Compete also measured the impact in terms of total weekly traffic measured as unique visitors (second chart). “Unique” means a person is counted only once in these data even if he/she visited the site more than once (this is relevant because people are likely to buy only one vehicle). Traffic results also show what appears to be a lagged impact from the timing of the lift in DC Shoes auto traffic and WRX page traffic. Based on volume change, DC Shows auto was the main beneficiary, with about 60,000 incremental unique visitors during the week of May 31 compared to the week prior. The WRX pages posted a week over week lift of nearly 50,000 unique visitors. The continued growth of traffic to the Subaru site overall (as noted above coincident with some early 2010 model launches) actually supports the hypothesis that the video drove WRX traffic specifically as page traffic for WRX (not significant changed for the 2010 model year) follows the DC Shows auto pattern and not the Subaru overall pattern.

This preliminary analysis indicates both the magnitude of the impact for DC Shoes and the lag effect for WRX, as well as what may have been a lesser effect for Monster Energy. There are several additional ways to further validate the impact:

  • DC Shoes: Quantify the extent to which consumers that visited during the week of May 31 returned to the site in June or otherwise engaged with the brand (such as including “DC Shoes” in search queries and/or by visiting other pages on the DC Shoes site).
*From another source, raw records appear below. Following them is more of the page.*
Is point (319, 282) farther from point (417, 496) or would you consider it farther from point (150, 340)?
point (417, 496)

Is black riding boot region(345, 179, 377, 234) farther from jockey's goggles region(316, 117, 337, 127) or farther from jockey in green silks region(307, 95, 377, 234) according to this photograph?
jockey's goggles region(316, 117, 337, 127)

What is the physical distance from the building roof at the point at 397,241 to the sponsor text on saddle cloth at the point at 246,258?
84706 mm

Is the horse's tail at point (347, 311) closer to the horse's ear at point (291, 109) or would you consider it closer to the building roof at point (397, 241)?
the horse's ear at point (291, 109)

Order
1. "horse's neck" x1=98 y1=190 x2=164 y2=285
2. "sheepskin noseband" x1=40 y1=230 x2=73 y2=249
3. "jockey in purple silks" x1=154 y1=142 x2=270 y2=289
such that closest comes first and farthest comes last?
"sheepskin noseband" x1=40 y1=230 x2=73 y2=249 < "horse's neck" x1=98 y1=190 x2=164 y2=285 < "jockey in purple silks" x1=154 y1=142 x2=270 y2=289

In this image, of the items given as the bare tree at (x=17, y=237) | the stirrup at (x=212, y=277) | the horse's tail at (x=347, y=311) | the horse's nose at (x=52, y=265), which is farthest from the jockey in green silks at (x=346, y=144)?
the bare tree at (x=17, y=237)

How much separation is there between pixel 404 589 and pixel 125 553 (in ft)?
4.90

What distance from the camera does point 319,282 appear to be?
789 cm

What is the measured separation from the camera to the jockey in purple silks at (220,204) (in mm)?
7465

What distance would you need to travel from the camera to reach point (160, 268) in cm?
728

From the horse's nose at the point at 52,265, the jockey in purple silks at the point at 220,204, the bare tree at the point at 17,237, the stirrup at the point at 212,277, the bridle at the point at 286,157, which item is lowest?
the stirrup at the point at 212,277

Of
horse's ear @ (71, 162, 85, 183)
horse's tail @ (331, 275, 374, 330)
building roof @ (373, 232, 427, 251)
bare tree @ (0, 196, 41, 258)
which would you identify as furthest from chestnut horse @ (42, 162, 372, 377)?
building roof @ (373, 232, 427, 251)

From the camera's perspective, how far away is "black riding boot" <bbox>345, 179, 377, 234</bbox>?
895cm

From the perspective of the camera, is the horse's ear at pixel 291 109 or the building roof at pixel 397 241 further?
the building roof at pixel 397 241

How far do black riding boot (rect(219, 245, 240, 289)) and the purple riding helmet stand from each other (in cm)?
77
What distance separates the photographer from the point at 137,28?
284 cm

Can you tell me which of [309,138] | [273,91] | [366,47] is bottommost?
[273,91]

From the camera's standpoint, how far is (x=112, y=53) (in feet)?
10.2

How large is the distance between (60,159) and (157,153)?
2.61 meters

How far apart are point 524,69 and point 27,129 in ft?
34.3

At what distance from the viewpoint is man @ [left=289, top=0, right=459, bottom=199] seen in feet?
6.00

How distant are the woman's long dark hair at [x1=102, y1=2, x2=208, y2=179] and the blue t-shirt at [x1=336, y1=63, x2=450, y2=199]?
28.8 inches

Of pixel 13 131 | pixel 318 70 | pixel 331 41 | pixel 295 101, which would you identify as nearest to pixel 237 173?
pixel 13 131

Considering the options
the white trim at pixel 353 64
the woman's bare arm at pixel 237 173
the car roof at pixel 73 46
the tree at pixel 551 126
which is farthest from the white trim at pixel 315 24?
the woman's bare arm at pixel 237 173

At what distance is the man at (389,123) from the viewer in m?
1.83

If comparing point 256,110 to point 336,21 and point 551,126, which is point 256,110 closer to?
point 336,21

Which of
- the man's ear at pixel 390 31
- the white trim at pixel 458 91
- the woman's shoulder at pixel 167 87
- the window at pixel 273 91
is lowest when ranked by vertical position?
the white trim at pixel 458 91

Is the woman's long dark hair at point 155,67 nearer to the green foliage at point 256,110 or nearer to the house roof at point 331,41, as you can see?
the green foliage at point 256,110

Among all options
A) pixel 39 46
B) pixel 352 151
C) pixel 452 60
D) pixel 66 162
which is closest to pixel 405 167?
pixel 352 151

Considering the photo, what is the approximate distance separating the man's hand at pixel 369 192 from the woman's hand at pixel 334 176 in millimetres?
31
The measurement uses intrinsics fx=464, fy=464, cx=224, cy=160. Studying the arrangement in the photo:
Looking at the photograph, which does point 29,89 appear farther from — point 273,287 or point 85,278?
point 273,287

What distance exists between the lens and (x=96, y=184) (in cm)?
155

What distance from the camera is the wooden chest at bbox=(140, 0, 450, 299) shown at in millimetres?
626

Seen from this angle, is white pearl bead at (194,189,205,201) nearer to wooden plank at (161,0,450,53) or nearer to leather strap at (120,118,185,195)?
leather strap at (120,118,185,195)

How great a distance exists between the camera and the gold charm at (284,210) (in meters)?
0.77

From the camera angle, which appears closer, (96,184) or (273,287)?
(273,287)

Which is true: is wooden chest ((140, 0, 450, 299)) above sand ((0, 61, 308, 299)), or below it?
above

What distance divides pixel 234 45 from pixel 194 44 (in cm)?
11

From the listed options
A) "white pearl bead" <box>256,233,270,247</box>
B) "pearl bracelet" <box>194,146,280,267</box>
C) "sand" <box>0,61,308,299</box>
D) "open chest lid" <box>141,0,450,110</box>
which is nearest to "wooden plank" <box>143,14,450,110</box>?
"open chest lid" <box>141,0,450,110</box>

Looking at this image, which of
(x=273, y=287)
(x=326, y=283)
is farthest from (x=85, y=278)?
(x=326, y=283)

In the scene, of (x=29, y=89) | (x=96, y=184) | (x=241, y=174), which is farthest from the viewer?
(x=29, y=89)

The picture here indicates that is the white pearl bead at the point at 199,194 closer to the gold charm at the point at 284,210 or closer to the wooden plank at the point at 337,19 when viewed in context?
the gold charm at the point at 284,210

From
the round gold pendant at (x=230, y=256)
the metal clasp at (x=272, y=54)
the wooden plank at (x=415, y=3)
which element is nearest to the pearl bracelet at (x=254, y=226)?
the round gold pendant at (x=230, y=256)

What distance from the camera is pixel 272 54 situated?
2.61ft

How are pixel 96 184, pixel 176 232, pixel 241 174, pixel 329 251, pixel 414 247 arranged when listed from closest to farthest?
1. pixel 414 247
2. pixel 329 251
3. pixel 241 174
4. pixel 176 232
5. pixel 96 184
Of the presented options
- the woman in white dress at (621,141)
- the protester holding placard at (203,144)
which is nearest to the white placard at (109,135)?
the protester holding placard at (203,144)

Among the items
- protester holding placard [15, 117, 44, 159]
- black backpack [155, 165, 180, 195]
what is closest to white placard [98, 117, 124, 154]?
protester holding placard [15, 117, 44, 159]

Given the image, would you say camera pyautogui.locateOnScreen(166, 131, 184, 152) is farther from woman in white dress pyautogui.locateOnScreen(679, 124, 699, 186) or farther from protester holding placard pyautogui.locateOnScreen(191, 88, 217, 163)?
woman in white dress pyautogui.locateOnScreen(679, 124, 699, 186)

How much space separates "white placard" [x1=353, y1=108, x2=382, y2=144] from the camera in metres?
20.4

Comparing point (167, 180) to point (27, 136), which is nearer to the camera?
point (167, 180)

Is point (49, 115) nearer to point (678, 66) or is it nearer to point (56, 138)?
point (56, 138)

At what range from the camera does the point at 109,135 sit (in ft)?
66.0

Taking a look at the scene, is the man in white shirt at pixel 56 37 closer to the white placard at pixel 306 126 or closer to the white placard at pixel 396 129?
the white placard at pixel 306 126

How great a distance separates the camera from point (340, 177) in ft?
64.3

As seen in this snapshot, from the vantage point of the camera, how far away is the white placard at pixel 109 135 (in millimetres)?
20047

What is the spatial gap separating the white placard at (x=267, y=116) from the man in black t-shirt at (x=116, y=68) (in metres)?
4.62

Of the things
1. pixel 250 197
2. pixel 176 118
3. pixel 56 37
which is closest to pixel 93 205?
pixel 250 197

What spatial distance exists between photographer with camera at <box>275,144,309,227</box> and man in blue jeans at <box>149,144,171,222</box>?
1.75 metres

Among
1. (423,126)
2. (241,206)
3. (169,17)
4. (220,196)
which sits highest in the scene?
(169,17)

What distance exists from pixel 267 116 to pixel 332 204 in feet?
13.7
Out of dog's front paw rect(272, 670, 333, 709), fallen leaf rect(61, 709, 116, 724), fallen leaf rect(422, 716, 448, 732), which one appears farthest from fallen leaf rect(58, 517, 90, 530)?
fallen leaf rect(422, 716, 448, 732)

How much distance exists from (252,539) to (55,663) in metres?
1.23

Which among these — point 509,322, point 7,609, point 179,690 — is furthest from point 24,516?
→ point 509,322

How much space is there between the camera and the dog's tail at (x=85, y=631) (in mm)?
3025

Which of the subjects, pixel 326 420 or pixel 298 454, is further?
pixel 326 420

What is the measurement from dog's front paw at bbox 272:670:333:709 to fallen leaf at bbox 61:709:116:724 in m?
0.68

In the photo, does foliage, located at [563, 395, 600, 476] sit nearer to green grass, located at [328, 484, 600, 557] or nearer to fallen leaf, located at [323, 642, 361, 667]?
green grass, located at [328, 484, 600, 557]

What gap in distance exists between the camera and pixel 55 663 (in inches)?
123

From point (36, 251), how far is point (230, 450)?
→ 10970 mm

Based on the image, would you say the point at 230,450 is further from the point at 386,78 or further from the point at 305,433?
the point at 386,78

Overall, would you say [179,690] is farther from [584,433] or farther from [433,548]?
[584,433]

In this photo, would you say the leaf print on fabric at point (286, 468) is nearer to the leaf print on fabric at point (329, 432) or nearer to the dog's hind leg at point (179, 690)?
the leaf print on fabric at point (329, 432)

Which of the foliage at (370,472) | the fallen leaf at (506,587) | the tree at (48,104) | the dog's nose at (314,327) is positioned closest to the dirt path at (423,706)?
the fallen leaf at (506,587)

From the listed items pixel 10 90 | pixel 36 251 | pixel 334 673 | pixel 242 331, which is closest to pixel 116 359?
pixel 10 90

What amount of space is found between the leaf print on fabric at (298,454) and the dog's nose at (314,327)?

  • Subaru: Evaluate whether the visitors during the week of June 7 were in-market auto shoppers (or became in-market shoppers) based on, for example, the extent to which they researched other models shortly before, during, or after the week of June 7.
  • Monster Energy: Identify the extent to which the relatively small gain in the number of unique visitors was a function of other Monster Energy marketing (ad campaigns/sponsorships, etc.) overwhelming the impact of the DC Shoes placement.
  • All: Measure the extent to which visitors to the sites were already demographically or behaviorally similar or whether the campaign created new connections that can be leveraged in the future.